>>>

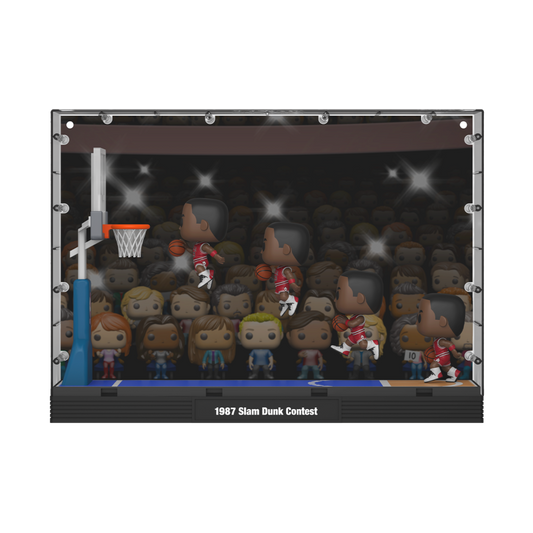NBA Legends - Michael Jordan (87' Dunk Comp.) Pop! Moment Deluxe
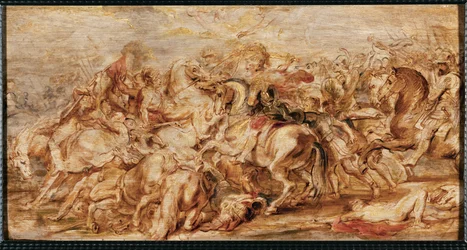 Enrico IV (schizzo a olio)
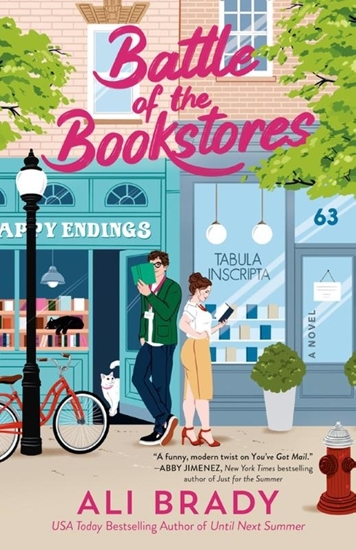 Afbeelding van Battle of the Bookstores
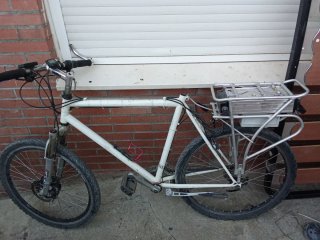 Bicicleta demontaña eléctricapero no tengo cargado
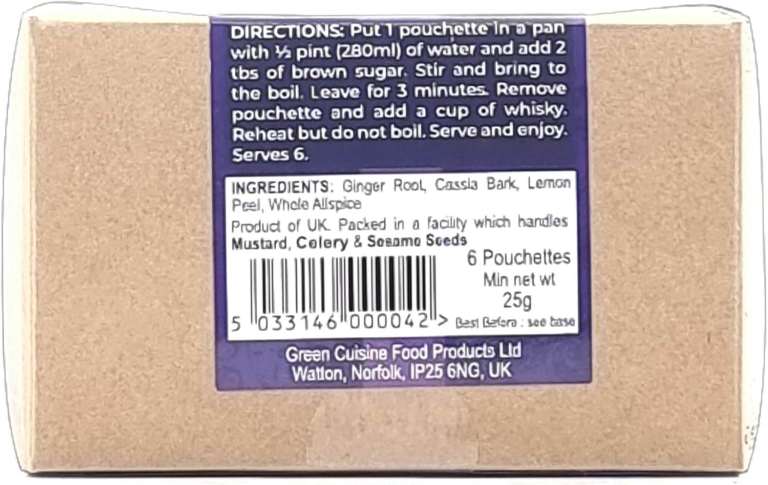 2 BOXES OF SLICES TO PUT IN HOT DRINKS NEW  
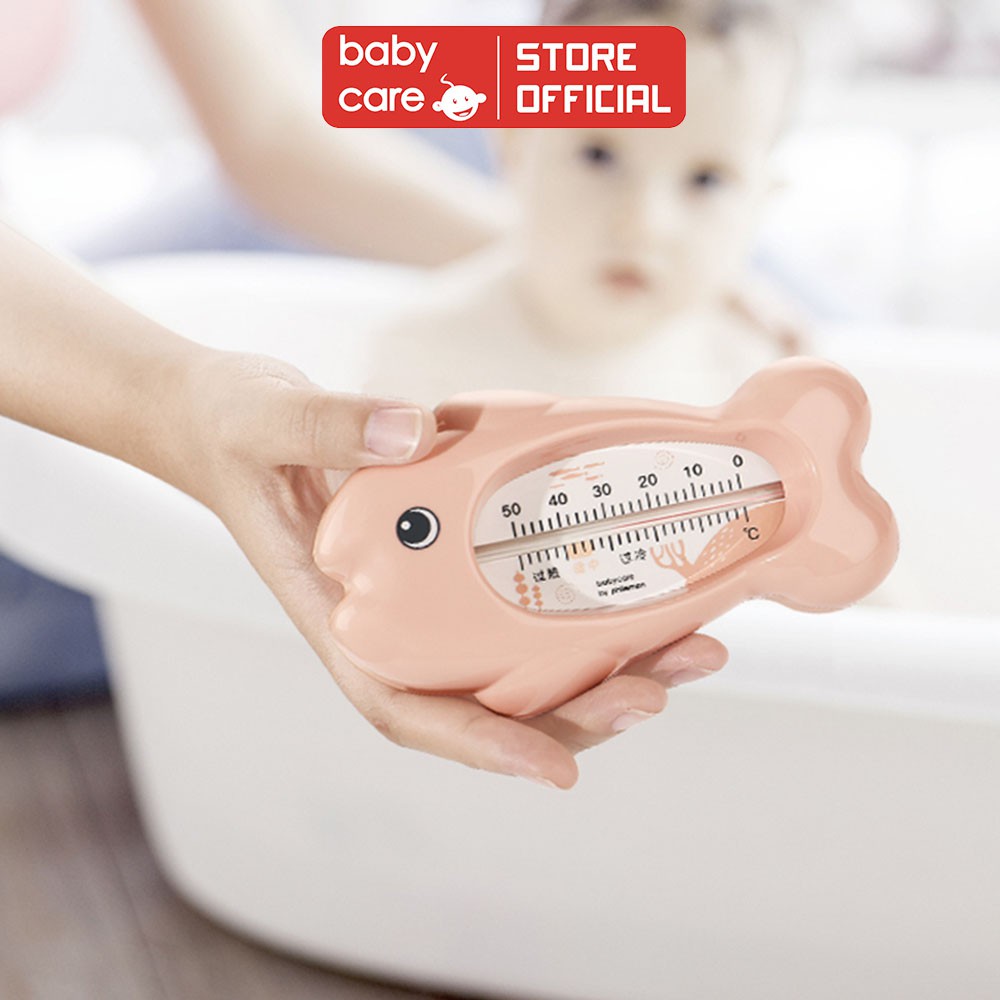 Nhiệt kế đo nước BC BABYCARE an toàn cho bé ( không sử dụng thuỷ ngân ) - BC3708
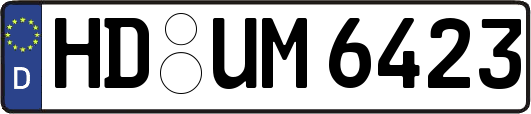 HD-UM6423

<<<

▸ TASK TO COMPLETE: The full listing, transcribed exactly and without its pictures, is the expected result.

▸ ANSWER SECTION:
NBA Legends - Michael Jordan (87' Dunk Comp.) Pop! Moment Deluxe
 Enrico IV (schizzo a olio)
 Afbeelding van Battle of the Bookstores
 Bicicleta demontaña eléctricapero no tengo cargado
 2 BOXES OF SLICES TO PUT IN HOT DRINKS NEW  
 Nhiệt kế đo nước BC BABYCARE an toàn cho bé ( không sử dụng thuỷ ngân ) - BC3708
 HD-UM6423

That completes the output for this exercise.